Pozostaje kwestia rozsądku – nie mamy dzieci, bo nie mamy odpowiedniej osoby, z którą chcielibyśmy je mieć. Brak kandydata jednoznacznie odrzuca możliwość urodzenia dziecka. Nie każda kobieta ma również w sobie gotowość, żeby iść pod tym względem na jakiekolwiek kompromisy.
Brak dzieci w pewnym wieku może być efektem bardzo wielu czynników i powodów. Próba poznania ich jest delikatnie to ujmując oznaką braku kultury. Nie róbmy tego!
Lub nie może ich mieć
Kobieta po 40 nie ma dzieci często dlatego, iż nie może ich mieć. Tak, to takie proste.
Pomyśl, być może przez wiele lat się starała o dziecko, marzyła o tym, by zajść w ciążę, chodziła od lekarza do lekarza, szukała namiarów na dobrych specjalistów. Być może przeszła niejedną terapię… Bezskutecznie.
I teraz ty zadajesz to pytanie – niedyskretne i pozbawione delikatności. Naprawdę ostatnią rzeczą, jaką chciałaby robić kobieta, która nie może mieć dzieci, jest tłumaczenie się każdemu zainteresowanemu z problemów zdrowotnych.

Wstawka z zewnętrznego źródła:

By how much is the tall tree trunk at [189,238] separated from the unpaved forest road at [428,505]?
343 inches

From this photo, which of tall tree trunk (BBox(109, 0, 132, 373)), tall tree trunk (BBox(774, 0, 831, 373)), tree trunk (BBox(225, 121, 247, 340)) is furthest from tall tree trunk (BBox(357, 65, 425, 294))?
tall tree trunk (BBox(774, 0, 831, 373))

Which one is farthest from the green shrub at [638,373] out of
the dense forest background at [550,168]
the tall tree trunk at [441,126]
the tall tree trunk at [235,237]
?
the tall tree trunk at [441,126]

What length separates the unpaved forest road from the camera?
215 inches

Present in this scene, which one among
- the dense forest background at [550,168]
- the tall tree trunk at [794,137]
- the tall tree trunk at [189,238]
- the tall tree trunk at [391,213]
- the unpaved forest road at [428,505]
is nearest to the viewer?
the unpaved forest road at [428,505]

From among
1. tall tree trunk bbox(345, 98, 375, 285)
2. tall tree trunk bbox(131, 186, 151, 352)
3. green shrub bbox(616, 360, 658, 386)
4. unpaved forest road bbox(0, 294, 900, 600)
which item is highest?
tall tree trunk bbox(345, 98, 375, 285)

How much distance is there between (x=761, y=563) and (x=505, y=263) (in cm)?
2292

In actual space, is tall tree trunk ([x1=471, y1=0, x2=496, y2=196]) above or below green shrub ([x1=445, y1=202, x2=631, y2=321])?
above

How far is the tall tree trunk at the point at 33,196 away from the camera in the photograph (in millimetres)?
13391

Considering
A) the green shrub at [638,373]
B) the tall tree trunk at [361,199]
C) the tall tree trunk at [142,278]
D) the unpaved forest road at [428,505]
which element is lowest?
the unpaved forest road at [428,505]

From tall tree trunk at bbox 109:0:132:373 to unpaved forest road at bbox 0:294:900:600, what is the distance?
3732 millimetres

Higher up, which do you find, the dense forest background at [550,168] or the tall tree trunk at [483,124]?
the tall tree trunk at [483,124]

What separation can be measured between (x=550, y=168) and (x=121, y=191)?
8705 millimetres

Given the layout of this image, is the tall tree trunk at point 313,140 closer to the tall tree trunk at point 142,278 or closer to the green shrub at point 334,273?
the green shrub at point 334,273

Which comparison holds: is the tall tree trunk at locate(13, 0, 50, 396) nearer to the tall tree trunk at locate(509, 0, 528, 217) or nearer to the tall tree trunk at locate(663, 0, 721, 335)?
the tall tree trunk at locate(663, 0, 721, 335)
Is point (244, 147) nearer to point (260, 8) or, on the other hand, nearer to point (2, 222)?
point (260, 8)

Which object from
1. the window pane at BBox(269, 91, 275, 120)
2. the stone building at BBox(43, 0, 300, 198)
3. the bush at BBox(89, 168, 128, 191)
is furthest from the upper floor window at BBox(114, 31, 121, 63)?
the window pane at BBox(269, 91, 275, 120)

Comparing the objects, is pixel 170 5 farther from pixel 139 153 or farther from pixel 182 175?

Ona być może płacze w poduszkę, być może wspomina dni, kiedy poroniła, może przeżywa żałobę. Wie, iż jej marzenia nigdy się nie spełnią. Jej życie nigdy nie będzie wyglądało tak, jak tego pragnęła.
Wszyscy namawiają ją na dzieci.
Ona potajemnie kupiła ubranka, czasami ogląda te małe buciki, płacze na widok pluszowego misia. Gdy widzi inne kobiety w ciąży, to im szczerze zazdrości. Nie wie, dlaczego los jest taki niesprawiedliwy! Bardzo chciałaby urodzić, a nie jest w stanie tego zrobić. Wątpi w swoją kobiecość i są momenty, kiedy nie chce się jej żyć.
Niedyskretne pytania nie pomagają. Czasami ranią do głębi.
Kiedy wścibscy ludzie to w końcu zrozumieją? To nie ich sprawa, kiedy ktoś urodzi dziecko! Czy zajdzie w ciąże, czy też nie. Ich płomienne mowy, mające na celu namówienie na dzieci są nie na miejscu! Nie przystoi pytać i komentować czyichś tak delikatnych decyzji życiowych! Przecież to jasne. Tylko dlaczego nie dla wszystkich?
Milczenie jest złotem. Również tutaj sprawdza się to powiedzenie.